Another oddity of the current crisis is widespread use of furlough procedures. An as yet unknown but almost certainly high number of employees will be retained in jobs but placed on furlough under the government’s emergency Job Retention Scheme (involving an 80% wage subsidy subject to a monthly cap of £2,500). It also looks as though some employers will retain staff in similar ways without participating in the government scheme.

Furloughing hasn’t tended to be a noticeable feature of UK employment practice during recessions: job cuts, shorter hours, pay cuts or some combination of these adjustments are generally more common place. But the significance of the furlough for our reading of labour market statistics is clearly demonstrated by a look at how the Job Retention Scheme will operate.

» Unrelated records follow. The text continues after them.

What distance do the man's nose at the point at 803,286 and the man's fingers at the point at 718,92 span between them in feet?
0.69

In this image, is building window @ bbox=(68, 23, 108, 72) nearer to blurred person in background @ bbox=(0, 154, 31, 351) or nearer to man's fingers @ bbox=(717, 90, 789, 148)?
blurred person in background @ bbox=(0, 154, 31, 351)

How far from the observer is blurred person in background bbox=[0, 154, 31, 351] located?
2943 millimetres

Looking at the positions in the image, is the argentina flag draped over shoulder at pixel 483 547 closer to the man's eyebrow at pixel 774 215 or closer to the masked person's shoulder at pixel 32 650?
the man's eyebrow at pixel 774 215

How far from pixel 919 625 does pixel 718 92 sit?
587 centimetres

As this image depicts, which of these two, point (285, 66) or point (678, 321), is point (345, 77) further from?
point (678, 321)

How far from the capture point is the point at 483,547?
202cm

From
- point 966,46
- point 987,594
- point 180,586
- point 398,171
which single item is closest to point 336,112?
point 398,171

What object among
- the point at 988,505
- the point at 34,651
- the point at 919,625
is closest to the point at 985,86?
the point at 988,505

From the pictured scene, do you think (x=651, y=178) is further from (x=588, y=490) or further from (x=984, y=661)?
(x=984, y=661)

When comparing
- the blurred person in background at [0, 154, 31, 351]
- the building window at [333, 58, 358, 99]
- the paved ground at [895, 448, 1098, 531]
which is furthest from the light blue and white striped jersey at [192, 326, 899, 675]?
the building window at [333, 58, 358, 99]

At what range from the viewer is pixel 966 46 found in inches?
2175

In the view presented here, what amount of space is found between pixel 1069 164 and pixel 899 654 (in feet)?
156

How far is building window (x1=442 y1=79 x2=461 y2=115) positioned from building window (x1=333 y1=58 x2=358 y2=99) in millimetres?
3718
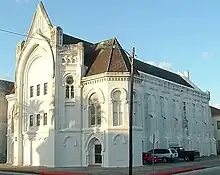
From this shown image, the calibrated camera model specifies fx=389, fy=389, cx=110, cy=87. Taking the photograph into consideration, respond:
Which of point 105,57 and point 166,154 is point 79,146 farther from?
point 166,154

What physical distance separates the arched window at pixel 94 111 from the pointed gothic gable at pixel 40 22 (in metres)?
10.8

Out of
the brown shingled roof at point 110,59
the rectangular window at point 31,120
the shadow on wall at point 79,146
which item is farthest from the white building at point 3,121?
the brown shingled roof at point 110,59

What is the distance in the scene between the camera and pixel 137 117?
43688 mm

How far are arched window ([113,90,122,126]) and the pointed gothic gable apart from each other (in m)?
12.4

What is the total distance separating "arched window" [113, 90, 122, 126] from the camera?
42531 mm

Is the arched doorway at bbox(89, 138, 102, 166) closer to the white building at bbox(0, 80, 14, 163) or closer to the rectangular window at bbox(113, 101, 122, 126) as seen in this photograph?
the rectangular window at bbox(113, 101, 122, 126)

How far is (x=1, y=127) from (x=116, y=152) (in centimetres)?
2477

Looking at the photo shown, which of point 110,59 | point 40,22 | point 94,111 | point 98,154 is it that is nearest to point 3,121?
point 40,22

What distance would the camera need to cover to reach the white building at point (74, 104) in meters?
42.7

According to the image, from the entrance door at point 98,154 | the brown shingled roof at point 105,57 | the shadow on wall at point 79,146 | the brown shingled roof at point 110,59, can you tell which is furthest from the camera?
the brown shingled roof at point 105,57

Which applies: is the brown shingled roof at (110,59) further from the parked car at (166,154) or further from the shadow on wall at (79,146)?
the parked car at (166,154)

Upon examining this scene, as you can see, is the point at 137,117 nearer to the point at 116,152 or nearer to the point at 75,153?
the point at 116,152

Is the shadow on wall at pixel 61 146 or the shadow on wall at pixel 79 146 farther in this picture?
the shadow on wall at pixel 61 146

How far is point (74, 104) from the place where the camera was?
45.2m
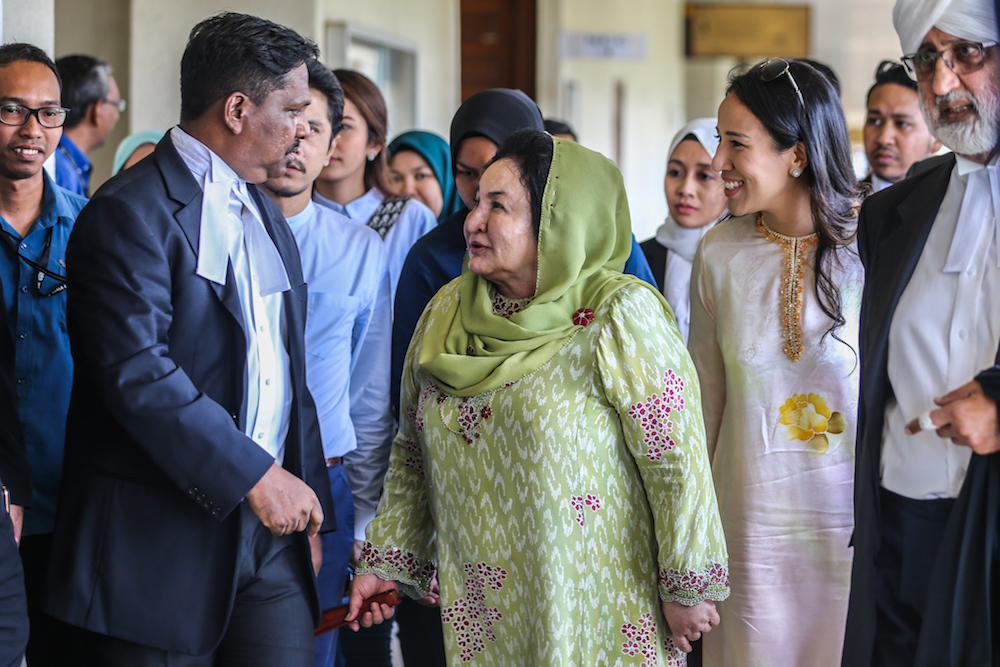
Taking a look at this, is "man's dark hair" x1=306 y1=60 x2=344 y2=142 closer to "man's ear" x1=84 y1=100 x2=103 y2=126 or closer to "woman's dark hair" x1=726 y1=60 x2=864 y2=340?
"woman's dark hair" x1=726 y1=60 x2=864 y2=340

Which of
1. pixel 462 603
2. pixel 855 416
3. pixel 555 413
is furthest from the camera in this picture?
pixel 855 416

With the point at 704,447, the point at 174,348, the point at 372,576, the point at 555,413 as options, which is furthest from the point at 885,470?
the point at 174,348

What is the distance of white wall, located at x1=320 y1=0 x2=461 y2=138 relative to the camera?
25.2ft

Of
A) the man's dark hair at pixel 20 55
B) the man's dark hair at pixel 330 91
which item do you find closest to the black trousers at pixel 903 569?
the man's dark hair at pixel 330 91

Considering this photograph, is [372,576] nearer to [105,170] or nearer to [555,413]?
[555,413]

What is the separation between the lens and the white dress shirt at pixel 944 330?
182 cm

To be eligible, furloughed employees won’t be able to do any paid work for their employer or paid work elsewhere (they can if they wish do unpaid voluntary work). Despite them being ‘idle’ the LFS will count these employees as in employment. A person is deemed to be employed if he/she has done at least an hour of paid work in the week when surveyed or is temporarily away from work for a legitimate reason such as paid holiday, sickness absence or, in current circumstances, on furlough. Consequently, the headline employment figure obtained from the LFS will give a somewhat flattering picture of the effect of the crisis, as might the level of unemployment and economic inactivity insofar as these furloughed employees would otherwise lose their jobs.

The hit on the labour market will therefore be much better reflected by the slump in hours worked by furloughed employees, which will be in addition to cuts in hours worked by non-furloughed employees who keep their jobs and by self-employed people unable to find any or only a limited amount of work. But this is not the only reason why hours of work will prove to be an even more important statistic than usual in this particular crisis.

In a normal recession, hours lost through sickness absence tend to dip; throwing a sickie is not a good idea when jobs are on the line. But in this Covid-19 induced crisis, rates of sickness absence will rise significantly, the virus in this way having its most direct negative impact on the labour market. Offsetting this, however, are two other unusual features of the current crisis. Essential services, across both public and private sectors, are working even harder than usual and increasing hours as well as recruiting extra staff. And anecdotally, it appears that the shift to widespread working from home during the lockdown might be seeing people putting in extra hours because they’re spending less time commuting.

What kind of overall hours effect should we thus be looking at? In the last three major UK recessions (the early 1980s, early 1990s, and 2008/9) total hours worked fell by 5.3%, 5.2% and 4.1% respectively. The corresponding falls in total employment were 2.4%, 3.4% and 1.9%. Judging from what we can see so far about the current crisis and the initial employment policy response it looks as though the fall in hours will be at least on a par with the relatively large falls suffered in the 1980s and 1990s even if we manage to avoid job losses on quite the same scale. Either way, hours of work (and, more important still, what change in these mean for weekly earnings) could prove to be the key labour market statistic to look at when measuring the impact of Covid-19.